Real estate index documenting the property my great-grandparents were forced to sell, which included a parcel they bought in the 1890s when my great-grandfather worked as a teamster and another where he built the family home in 1906.
Beyond the individual economic impact, did the loss of the Ward affect the town's synagogue? From the map and bar graphs above, we can see clearly that very few member-households were in the Ward in 1941, only 13 of 152. Two left the synagogue during this time period, but one joined.
Jewish families that belonged (blue) and did not belong (white) to Homestead's synagogue. The area above the orange line was the Ward.

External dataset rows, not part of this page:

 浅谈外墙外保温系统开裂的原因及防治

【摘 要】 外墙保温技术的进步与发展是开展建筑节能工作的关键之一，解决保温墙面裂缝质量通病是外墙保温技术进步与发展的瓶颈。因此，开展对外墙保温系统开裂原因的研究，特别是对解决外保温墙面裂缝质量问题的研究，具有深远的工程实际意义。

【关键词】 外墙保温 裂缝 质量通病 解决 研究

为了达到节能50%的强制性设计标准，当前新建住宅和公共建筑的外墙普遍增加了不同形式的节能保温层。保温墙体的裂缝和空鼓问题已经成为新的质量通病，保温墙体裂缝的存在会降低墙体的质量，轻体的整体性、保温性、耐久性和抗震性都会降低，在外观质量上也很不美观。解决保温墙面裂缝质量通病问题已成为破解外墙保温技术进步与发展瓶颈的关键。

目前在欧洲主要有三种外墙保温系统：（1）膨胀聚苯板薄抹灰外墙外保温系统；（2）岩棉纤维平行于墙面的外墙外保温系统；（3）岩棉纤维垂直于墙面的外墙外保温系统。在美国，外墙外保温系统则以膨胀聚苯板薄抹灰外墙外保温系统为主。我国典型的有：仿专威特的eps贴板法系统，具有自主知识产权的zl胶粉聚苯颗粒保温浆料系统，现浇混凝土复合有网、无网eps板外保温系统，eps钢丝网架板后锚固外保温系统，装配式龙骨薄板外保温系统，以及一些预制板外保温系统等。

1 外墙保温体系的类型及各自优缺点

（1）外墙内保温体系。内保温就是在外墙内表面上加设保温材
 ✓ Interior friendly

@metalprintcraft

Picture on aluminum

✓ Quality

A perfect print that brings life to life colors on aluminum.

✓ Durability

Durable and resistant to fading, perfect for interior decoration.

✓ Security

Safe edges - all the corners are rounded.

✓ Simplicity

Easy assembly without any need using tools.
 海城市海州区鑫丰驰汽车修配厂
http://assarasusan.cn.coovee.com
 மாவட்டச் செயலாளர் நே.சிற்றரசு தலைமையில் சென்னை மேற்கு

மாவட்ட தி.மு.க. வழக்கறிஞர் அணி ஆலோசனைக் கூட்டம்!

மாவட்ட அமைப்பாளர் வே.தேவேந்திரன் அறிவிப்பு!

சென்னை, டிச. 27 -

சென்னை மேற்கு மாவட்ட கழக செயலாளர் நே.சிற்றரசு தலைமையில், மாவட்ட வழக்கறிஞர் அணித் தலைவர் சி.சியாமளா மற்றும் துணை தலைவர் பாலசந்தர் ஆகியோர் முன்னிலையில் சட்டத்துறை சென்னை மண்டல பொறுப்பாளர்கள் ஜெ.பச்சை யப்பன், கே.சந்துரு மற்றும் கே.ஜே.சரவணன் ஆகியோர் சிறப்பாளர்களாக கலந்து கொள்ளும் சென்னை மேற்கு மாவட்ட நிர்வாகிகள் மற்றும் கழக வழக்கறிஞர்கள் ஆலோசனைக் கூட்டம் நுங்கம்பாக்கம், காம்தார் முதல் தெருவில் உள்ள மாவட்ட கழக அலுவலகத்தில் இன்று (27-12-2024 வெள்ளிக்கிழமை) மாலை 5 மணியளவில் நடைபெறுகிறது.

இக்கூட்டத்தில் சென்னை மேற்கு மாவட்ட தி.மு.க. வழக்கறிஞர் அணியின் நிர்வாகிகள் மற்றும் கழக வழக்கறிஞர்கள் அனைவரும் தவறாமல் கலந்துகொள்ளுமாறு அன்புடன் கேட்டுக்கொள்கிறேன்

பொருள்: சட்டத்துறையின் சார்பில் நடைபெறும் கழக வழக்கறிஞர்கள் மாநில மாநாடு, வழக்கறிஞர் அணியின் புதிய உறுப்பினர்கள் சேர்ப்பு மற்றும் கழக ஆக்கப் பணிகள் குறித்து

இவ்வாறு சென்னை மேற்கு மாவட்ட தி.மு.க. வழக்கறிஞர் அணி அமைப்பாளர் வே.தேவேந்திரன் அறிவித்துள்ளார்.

Perhaps there was a longer-tail effect from the children who finished growing up elsewhere? Or from the enduring loss of 50% of Homestead's homes? In light of the prevailing trends—most Jewish children of this period left Homestead when they grew up, and the country's increasingly middle-class Jewish community was shifting everywhere away from neighborhoods like the Ward—it's unlikely that the Ward's continuation would have bolstered the shul without major investment in the Ward itself. Rehabilitating such neighborhoods, however, was not trendy in an era of white flight and slum clearance. The mill expansion indeed brought prosperity to what remained of Homestead, but the utter failure of a plan in the 1950s to modernize Homestead's business district cautions against imagining any miracles that might have revitalized Lower Homestead had it not been demolished.